I’ve been having the same problem, so I’ve been following this thread to try to solve my problem. After following the script you suggested, I attempted to import my reference-hit.seqs.fa file again, and this time my error said: reference-hit.seqs.fa is not a(n) QIIME1DemuxFormat file
Earlier, the error was: not a(n) DNAFASTAFormat file
This is confusing to me, because I don’t know why it would require a single file to have 2 different formats. Is there a way to force the plugin to choose one format or the other?
qiime tools import --input-path reference-hit.seqs.fa --output-path rep-seqs.qza --type SampleData[Sequence] #Error: reference-hit.seqs.fa is not a(n) QIIME1DemuxFormat file
I’m realizing now as I typed this that I must have copied something wrong, because on my second try I have a different sample type. So, I just tried to run the import again using FeatureData[Sequence] on the data we changed with the grep commands, and I received the “not a(n) DNAFASTAFormat file” error again.
My best guess is that the program isn’t reading it as a .fasta file because the ID/sequence name is the same as the sequence itself.
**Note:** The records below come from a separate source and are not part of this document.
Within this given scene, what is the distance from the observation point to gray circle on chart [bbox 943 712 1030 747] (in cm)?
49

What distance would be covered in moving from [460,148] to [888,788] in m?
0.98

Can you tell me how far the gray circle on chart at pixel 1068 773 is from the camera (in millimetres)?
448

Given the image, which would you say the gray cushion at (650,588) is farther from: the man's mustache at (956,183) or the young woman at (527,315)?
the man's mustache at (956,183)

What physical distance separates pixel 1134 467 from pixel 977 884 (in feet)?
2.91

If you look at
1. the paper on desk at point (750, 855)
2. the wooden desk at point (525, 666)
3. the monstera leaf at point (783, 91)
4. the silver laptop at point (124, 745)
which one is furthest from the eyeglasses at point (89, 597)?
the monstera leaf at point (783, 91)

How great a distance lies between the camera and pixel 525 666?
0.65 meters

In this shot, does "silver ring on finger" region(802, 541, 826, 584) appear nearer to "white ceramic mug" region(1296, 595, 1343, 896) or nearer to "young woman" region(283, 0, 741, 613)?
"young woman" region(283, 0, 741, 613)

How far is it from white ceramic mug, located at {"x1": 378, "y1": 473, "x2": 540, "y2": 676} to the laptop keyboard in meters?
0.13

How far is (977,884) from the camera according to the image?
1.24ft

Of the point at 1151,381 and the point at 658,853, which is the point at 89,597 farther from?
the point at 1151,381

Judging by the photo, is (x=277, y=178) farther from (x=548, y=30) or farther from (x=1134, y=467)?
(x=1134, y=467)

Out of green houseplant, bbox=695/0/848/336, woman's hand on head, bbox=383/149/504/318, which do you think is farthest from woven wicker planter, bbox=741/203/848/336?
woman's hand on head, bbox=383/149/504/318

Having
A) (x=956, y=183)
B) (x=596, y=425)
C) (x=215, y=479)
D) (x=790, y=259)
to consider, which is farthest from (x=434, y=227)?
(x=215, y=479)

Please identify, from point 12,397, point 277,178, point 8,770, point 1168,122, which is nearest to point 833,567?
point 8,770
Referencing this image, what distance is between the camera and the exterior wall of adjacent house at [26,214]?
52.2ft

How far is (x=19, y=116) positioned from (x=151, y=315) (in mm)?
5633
But if I just changed the sample ID that would probably mess things up downstream, right?
First off, I recommend you see my post here, which recommends using q2-deblur instead of deblur --- deblur produces data that needs a bit of massaging before it can be loaded into QIIME 2, that is where the advantage of q2-deblur comes in - it does that clean-up for you!
Yep, I am noticing that too!
The data is unchanged --- grep is just a tool for searching within files, it is non-destructive. @antgonza was asking for @Jingsi_Tang to run some grep commands to get a sense of the structure of the data, to make sure that there wasn't anything too crazy happening in the fasta file.
I can't say for sure, but ID-cleanup is one of the things happening in the q2-deblur plugin, so if possible, I would recommend re-running your deblur step in q2-deblur!